There wasn't a bad wine in the bunch, as you can imagine. AlesSandro, bless his heart, also encouraged us to "finish the bottles" we had left. If you know me, you know I'M VERY LITERAL. Apparently, I took these words to heart, and had a few more glasses.

Holding the 5th wine we sampled, a  Negroamaro & a crowd favorite...

Oh, Alessandro. This Irish girl got a bit animated, and WAY TOO TALKATIVE. When Alessandro mentioned that he was planning to come to New York to sample our wines, I became FAR too enthusiastic, and perhaps interrupted a bit too much due to said enthusiasm. Perdonami, Alessandro, per favore!

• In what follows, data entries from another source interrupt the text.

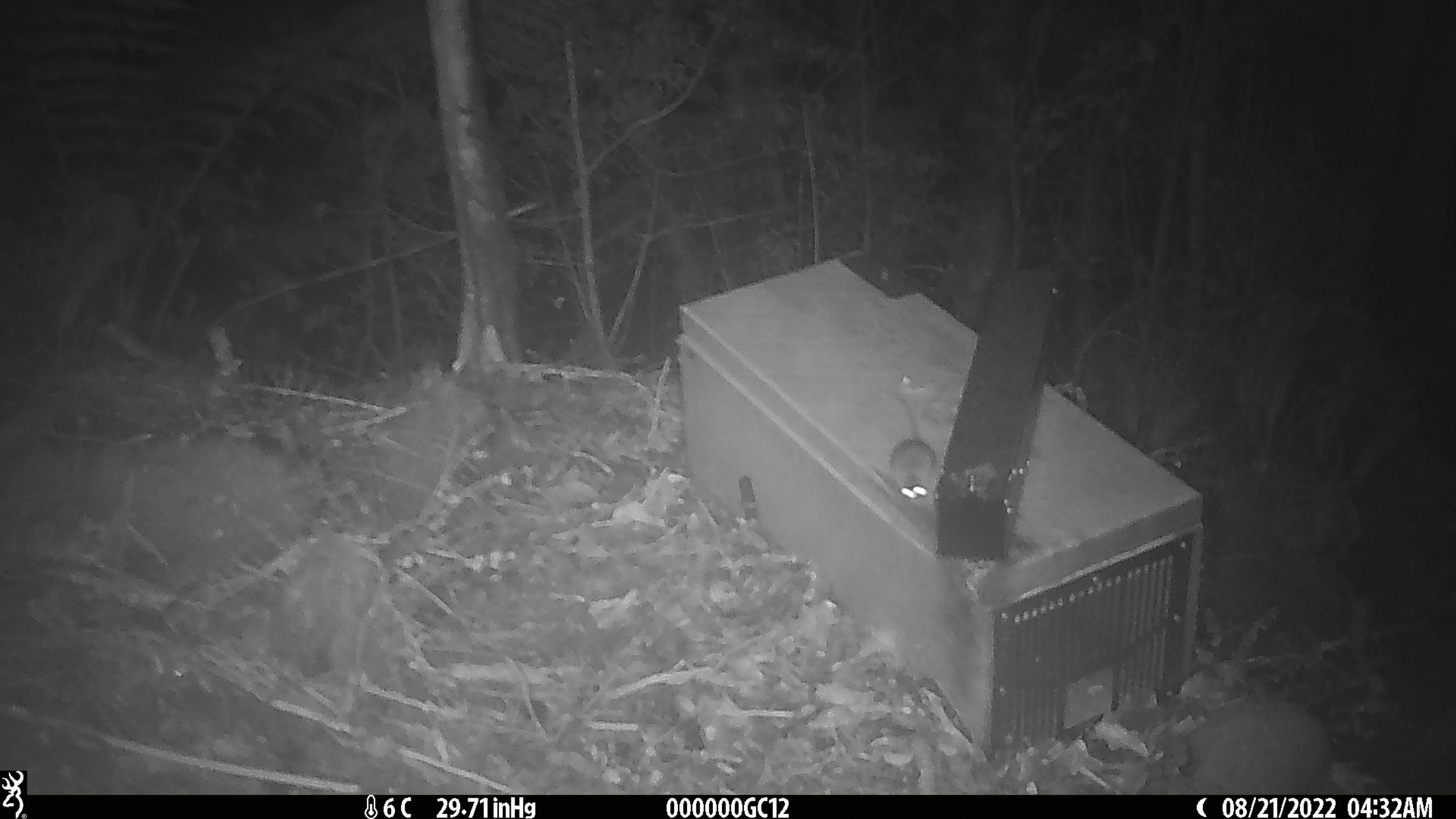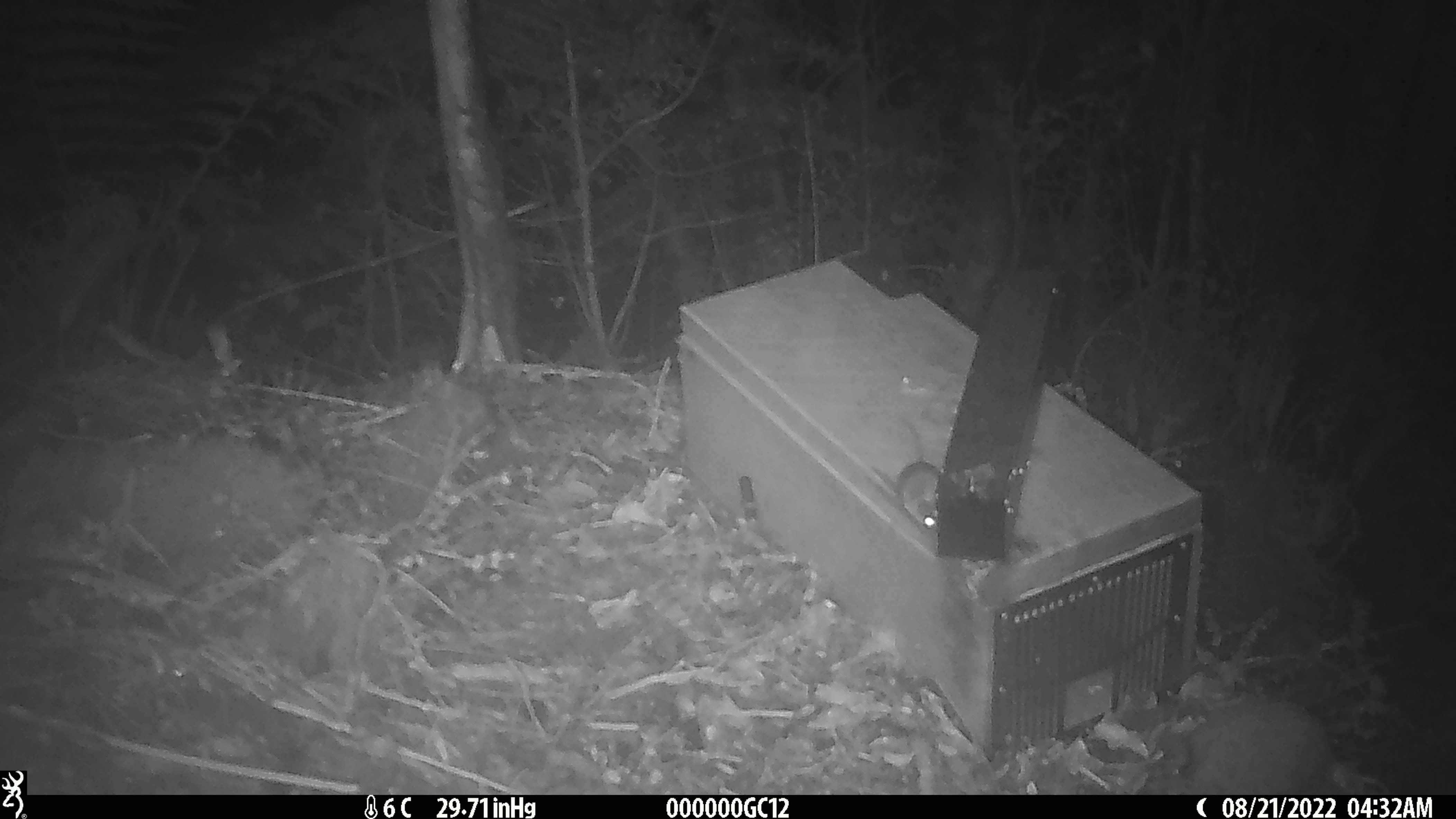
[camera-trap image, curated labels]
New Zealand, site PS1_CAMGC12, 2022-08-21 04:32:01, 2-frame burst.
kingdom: Animalia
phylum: Chordata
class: Mammalia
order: Rodentia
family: Muridae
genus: Mus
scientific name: Mus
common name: mouse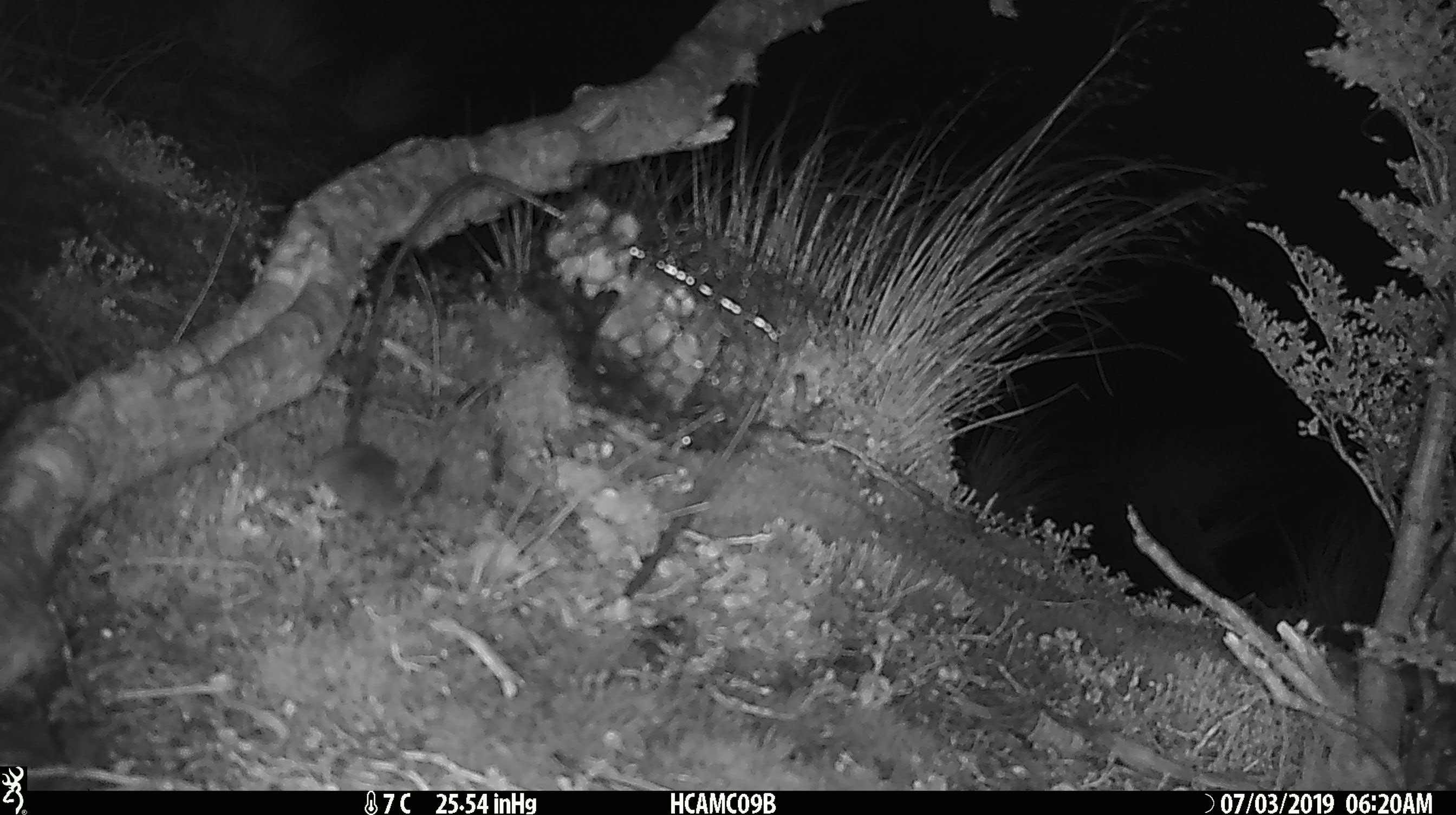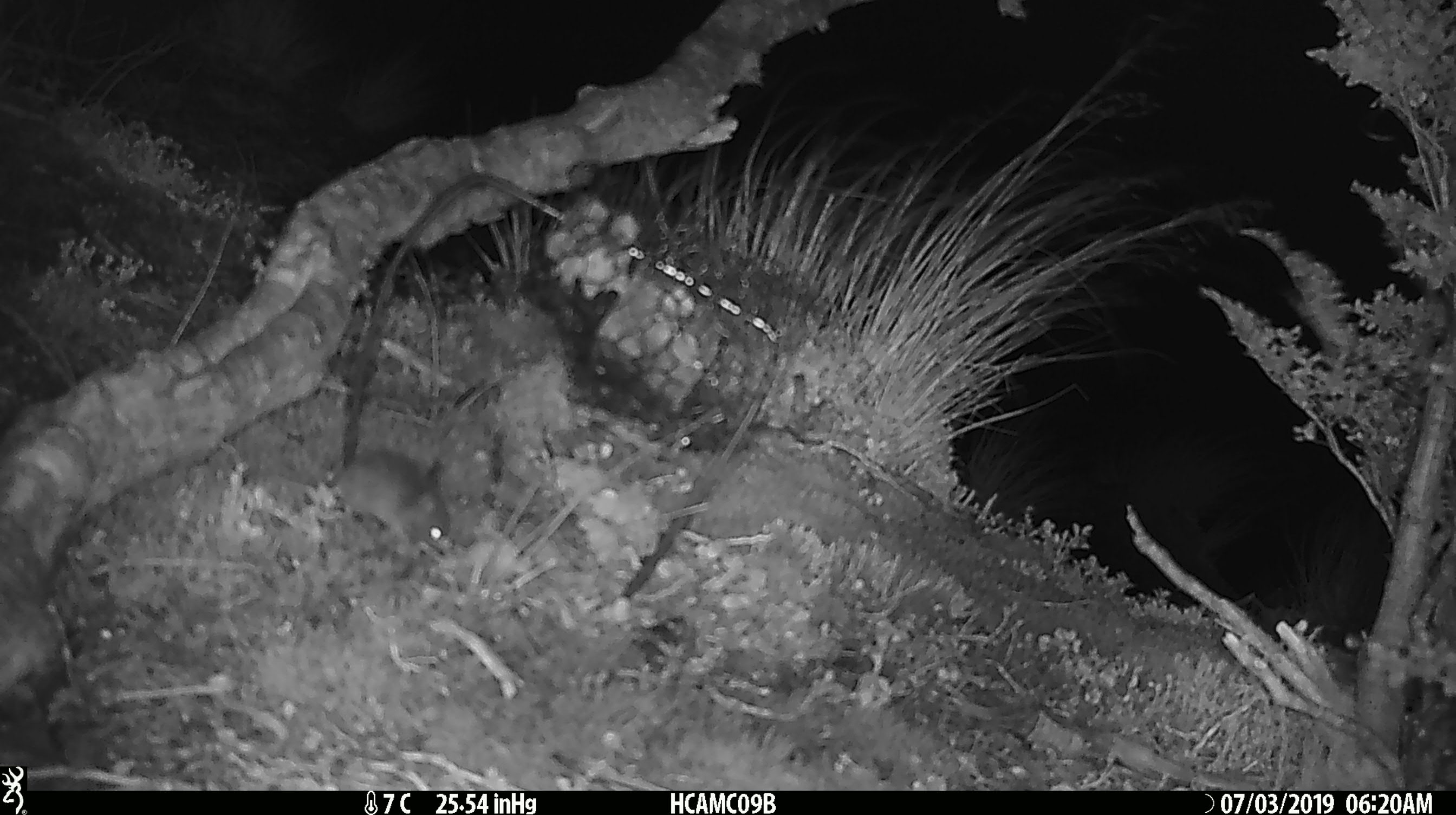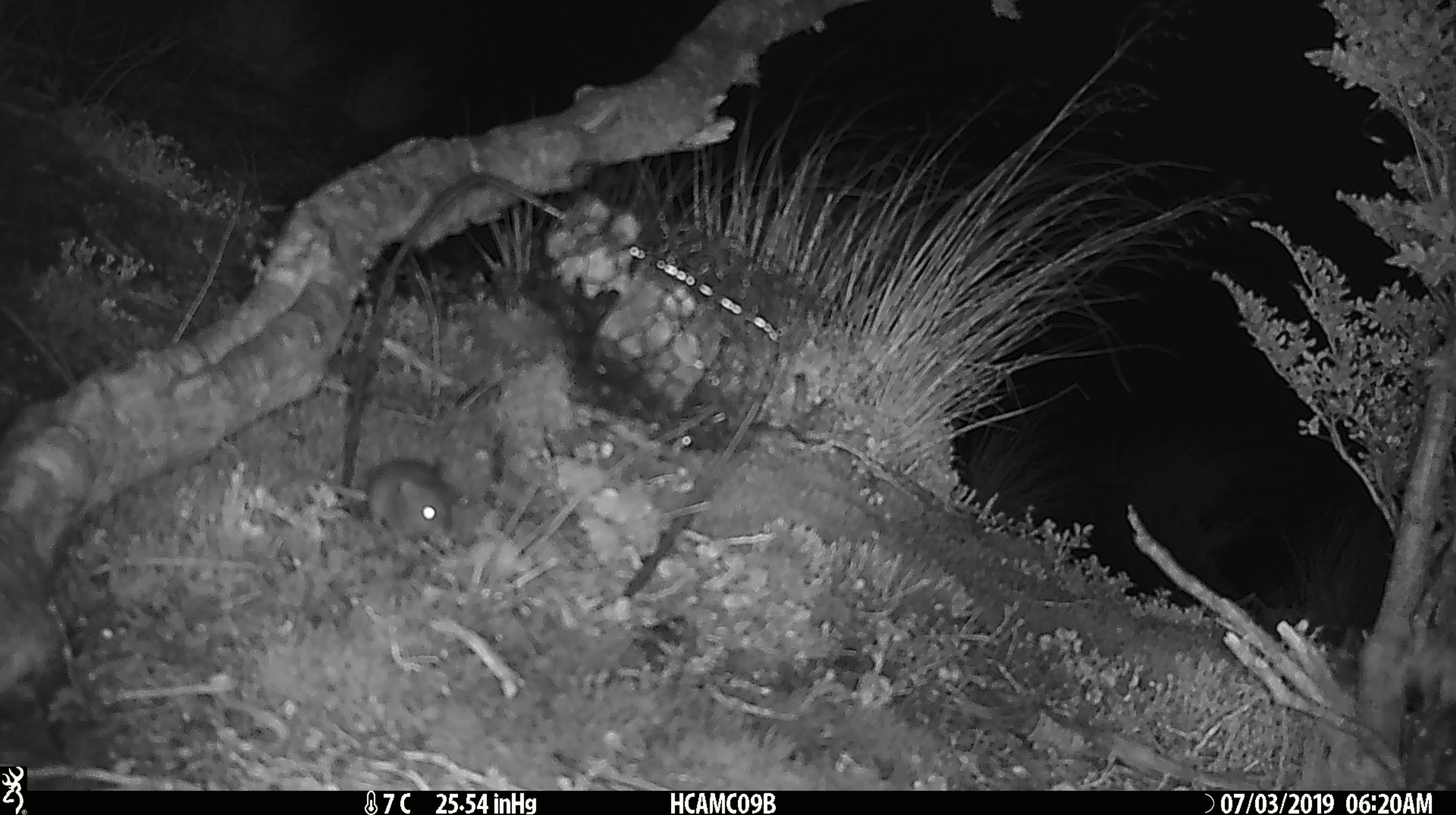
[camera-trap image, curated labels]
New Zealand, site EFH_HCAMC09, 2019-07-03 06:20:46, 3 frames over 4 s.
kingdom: Animalia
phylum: Chordata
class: Mammalia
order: Rodentia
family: Muridae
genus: Mus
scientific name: Mus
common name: mouse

By the time the class finished, we truly had developed a greater appreciation for even more wines, and we'd not only LEARNED, but we'd so enjoyed it. I must thank Alessandro again, not only for his enthusiastic sharing of wisdom, but for his unfailing patience, and his generous hospitaliano. I can't recommend this class enough. If you're in Rome, you MUST take a class here. Just be sure to have a sandwich before-- I can't stress this enough! If you go on an empty stomach, you might find yourself enthusiastically interrupting your gracious host, Alessandro, and trust me, he's had quite enough of that!